Requirement 1 - In the account of Claire caring for her husband after his stroke, rewrite the section that begins with "That’s why Claire" and ends with "giving him supplements.", changing "supplements" to "vitamins".
Requirement 2 - Continue the account of Claire caring for her husband after his stroke, starting right after its final sentence.

--- Document section ---

Here’s a truth: there is no treatment for her husband’s stroke, so the doctors do nothing because the presumption is that there is not much hope. Here’s another truth: if you’ve been laying in a hospital bed for three years and your progress appears to be invisible to doctors and nurses who aren’t measuring for progress in the first place, then it’s possible you will get ignored.

That’s why Claire is at the hospital every day from 9:30 – 6:30, seven days a week for the last three years. She’s doing the doctoring, clearing her husband’s trach each day, exercising his legs and his arms, reading to him, meditating with him, talking to nurses, making sure he is getting the attention he needs, getting him outside when she can, giving him supplements.

There are 10 stroke victims on the hospital floor, men who don’t speak or move and some of them get occasional visits from family members, but many don’t. Most of them lay there alone. Claire has never left her husband’s side. When he had the stroke three years ago she flew out of her house, left it and her dog and her job behind and has barely been back since.

This is her job now. When a doctor or a nurse asks her husband a question, and says, “give me a thumbs up if you understand me,” and it takes him a whole minute to raise that thumb – the result of three years of work with Claire – it’s possible the nurses won’t see it because a minute is a long time to wait for a thumb to move, and because they have a whole floor of stroke patients to get to. But Claire sees it. She pays attention to the tiniest things.

One day a month ago, Claire sat in her car crying because she was so tired and was at her wits end, so she pulled out her phone, because you know, that’s what we do, and she read that the butterflies were dying, and that if we want to keep them from disappearing, we should plant milkweed. So she went to the nursery and she bought three beautiful milkweed plants, and because she is staying with me, she planted them along the side of my yard.

I watched her that day. I thought to help her, but it’s possible she hadn’t been in a garden for years, and I could tell, as I watched, that there was something satisfying about getting a shovel and pushing it into the earth, putting her shoulder into it, grunting and squatting down to get the plants and place them in the holes. Something satisfying about standing over the plants with a hose – like job well done.

--- Source material ---

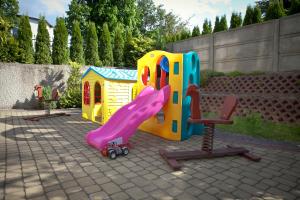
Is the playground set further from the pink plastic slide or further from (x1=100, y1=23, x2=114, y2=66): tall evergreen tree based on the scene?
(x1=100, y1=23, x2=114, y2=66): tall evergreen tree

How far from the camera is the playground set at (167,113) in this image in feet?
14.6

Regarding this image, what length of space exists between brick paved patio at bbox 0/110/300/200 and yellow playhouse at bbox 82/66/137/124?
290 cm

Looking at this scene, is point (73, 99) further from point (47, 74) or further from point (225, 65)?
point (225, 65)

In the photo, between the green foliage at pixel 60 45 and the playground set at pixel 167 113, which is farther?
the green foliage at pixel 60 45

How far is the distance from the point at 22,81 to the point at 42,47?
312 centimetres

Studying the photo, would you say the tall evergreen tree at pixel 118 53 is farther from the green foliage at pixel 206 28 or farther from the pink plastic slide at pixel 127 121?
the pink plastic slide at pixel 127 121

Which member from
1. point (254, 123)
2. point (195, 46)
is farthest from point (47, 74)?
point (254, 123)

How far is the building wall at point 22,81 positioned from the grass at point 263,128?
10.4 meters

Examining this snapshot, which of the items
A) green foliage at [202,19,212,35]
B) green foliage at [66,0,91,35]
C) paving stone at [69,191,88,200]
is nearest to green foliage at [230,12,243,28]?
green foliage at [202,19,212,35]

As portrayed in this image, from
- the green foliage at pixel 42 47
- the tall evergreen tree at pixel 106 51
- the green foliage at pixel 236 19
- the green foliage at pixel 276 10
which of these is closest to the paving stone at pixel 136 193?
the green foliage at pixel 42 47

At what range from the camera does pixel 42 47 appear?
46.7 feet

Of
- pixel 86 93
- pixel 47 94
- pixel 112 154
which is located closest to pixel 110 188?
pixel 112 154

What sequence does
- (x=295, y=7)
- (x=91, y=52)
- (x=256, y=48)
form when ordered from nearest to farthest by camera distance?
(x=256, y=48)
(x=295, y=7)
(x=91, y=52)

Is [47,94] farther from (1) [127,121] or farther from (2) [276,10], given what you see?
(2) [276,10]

---
--- Source material ---

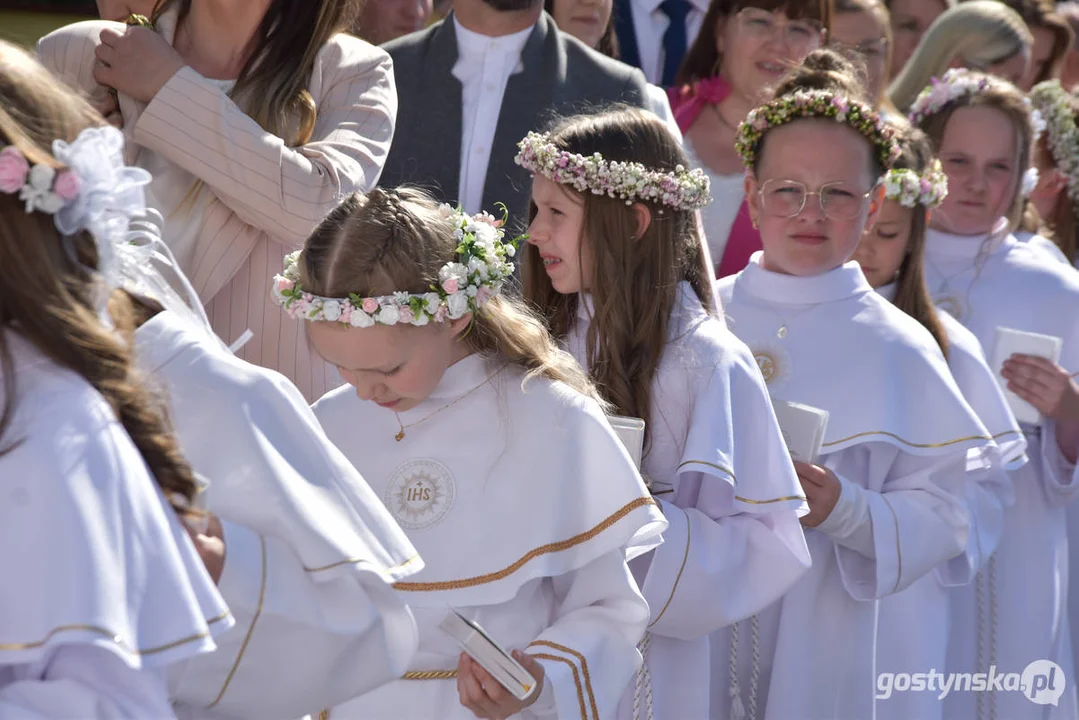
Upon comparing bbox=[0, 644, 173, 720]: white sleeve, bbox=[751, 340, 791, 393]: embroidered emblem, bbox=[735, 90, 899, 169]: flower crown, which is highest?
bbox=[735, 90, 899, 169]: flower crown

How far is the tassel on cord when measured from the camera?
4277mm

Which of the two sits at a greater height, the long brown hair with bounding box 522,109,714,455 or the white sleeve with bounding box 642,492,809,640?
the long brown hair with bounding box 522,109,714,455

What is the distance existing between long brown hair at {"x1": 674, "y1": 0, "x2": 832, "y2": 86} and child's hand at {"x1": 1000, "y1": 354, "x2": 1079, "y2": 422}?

---

Written response 1 -
That’s why Claire is at the hospital every day from 9:30 – 6:30, seven days a week for the last three years. She’s doing the doctoring, clearing her husband’s trach each day, exercising his legs and his arms, reading to him, meditating with him, talking to nurses, making sure he is getting the attention he needs, getting him outside when she can, giving him vitamins.

Written response 2 -
Together we watered those three plants every few days. Sometimes in the morning we’d look out the dining room window and coo at their progress. When we found out that Claire had possibly brought the wrong kind of milkweed, the exotic kind that need a lot of sun, I suggested we move them to a sunnier spot, but our friend Suzanne, the gardener, who heard the story said no, Claire had planted them there and we should tend them there. So we did. We watered them and one day little orange flowers appeared. And then a little while after that the caterpillars came.  Fat caterpillars happily munching the leaves.

Claire tells me that she went for the butterflies because the thought of them disappearing was heartbreaking – another intolerable loss. Helping them was tangible, it was clear and immediate. It was a way to participate in helping the larger world, when hers is so focused on saving just one life.

Claire is a believer, doesn’t doubt the possibility of her husband’s return, but the time horizon is distant – she has no idea when he’ll come back or whether they’ll sit alongside a river again, or throw a ball to their dog. The butterflies are now. They’re an immediate story of transformation – something she could have a hand in. And it’s not lost on her that this transformation from caterpillar to butterfly could be confusing and painful for the caterpillars, which feels so close to home – a feeling she is all too familiar with as she watches her husband consider the possibility of breathing on his own.

Now the leaves are gone because the caterpillars have eaten them, and the plants look skinny and to the common eye they might look like they’re not doing so well, but Suzanne the gardener tells me that there are big things going on under the ground, that there’s a bit of magic at work there, things happening that we cannot see.